##### WORKING DATA #####
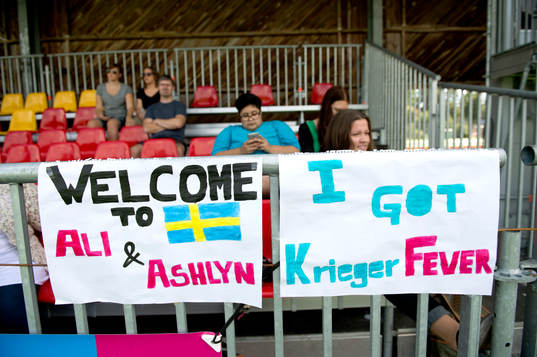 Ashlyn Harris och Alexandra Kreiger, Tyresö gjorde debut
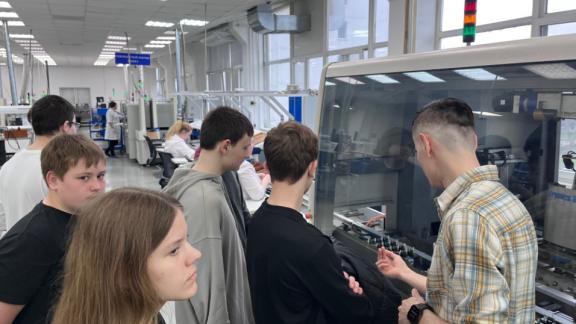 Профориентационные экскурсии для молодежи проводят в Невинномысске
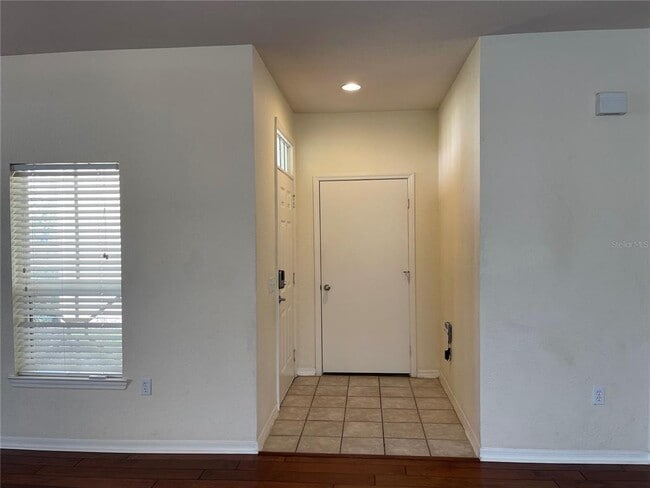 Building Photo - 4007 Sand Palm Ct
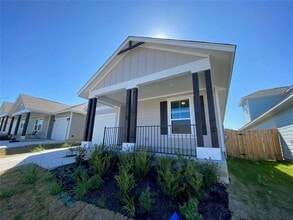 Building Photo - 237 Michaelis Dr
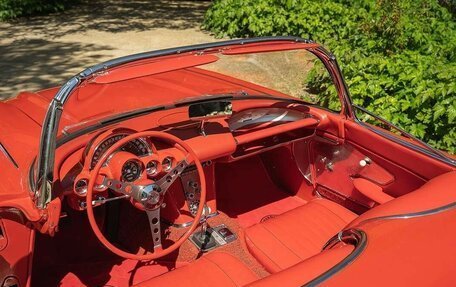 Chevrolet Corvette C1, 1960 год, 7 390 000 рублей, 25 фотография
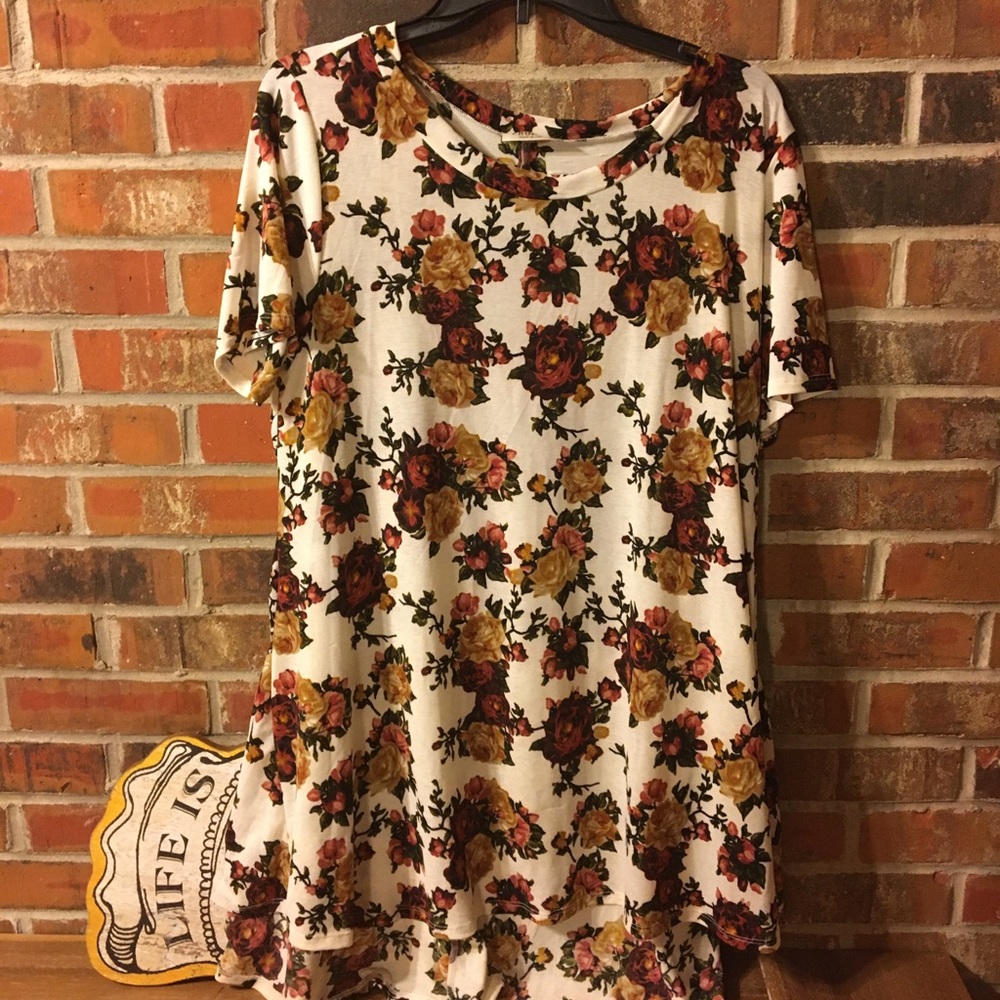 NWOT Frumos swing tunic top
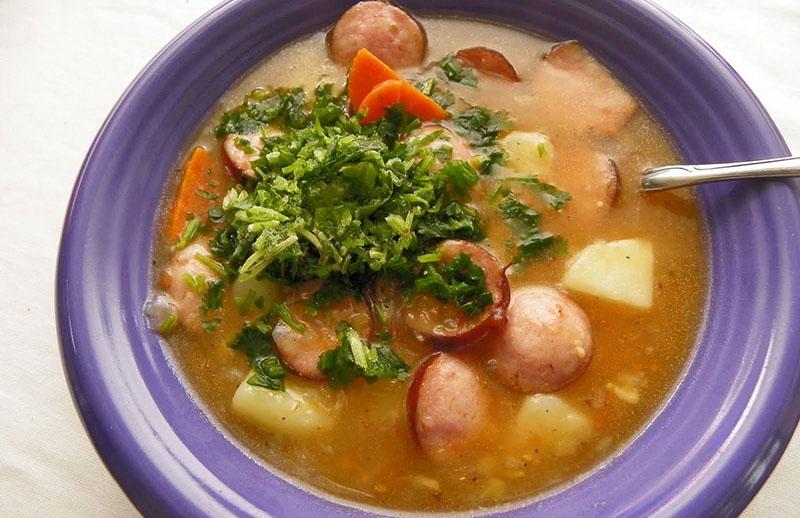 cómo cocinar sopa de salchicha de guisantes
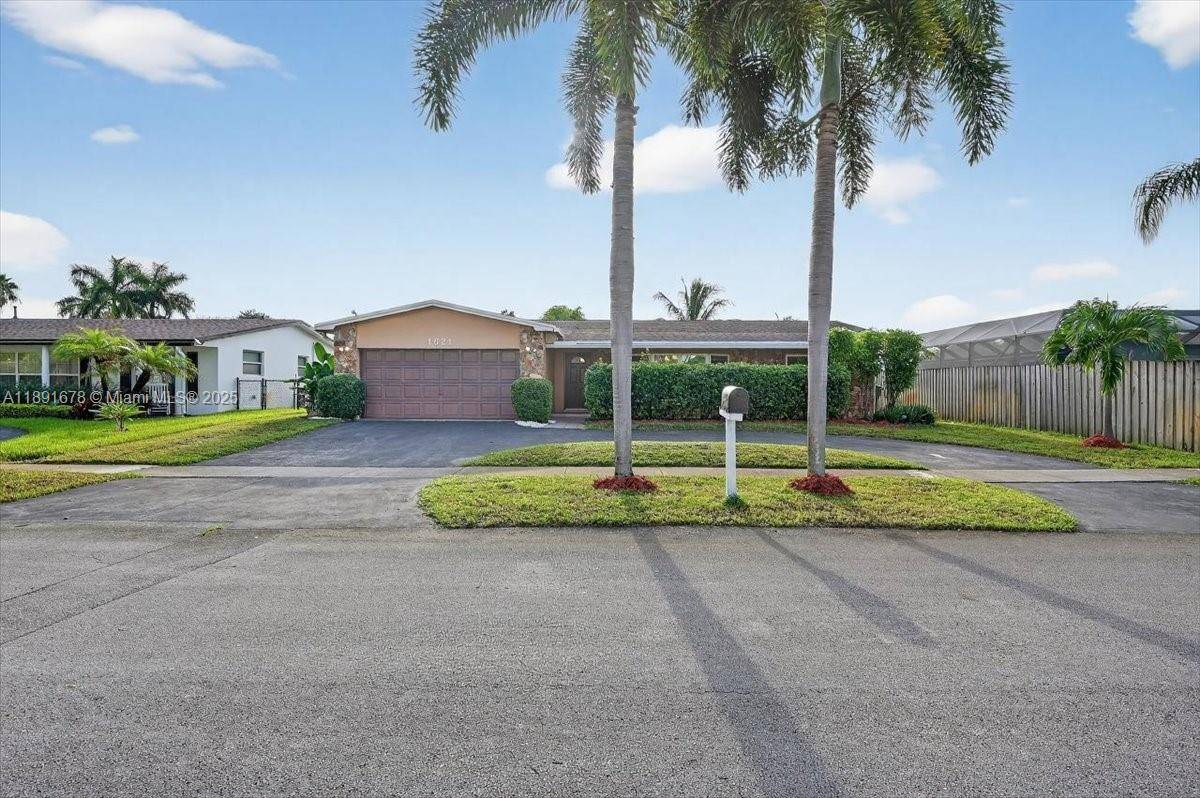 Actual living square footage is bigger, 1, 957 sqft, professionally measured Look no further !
#####
EXERCISE DIRECTIONS
Write out the data word for word, with every picture dropped.

THE COMPLETED TASK
 Ashlyn Harris och Alexandra Kreiger, Tyresö gjorde debut
 Профориентационные экскурсии для молодежи проводят в Невинномысске
 Building Photo - 4007 Sand Palm Ct
 Building Photo - 237 Michaelis Dr
 Chevrolet Corvette C1, 1960 год, 7 390 000 рублей, 25 фотография
 NWOT Frumos swing tunic top
 cómo cocinar sopa de salchicha de guisantes
 Actual living square footage is bigger, 1, 957 sqft, professionally measured Look no further !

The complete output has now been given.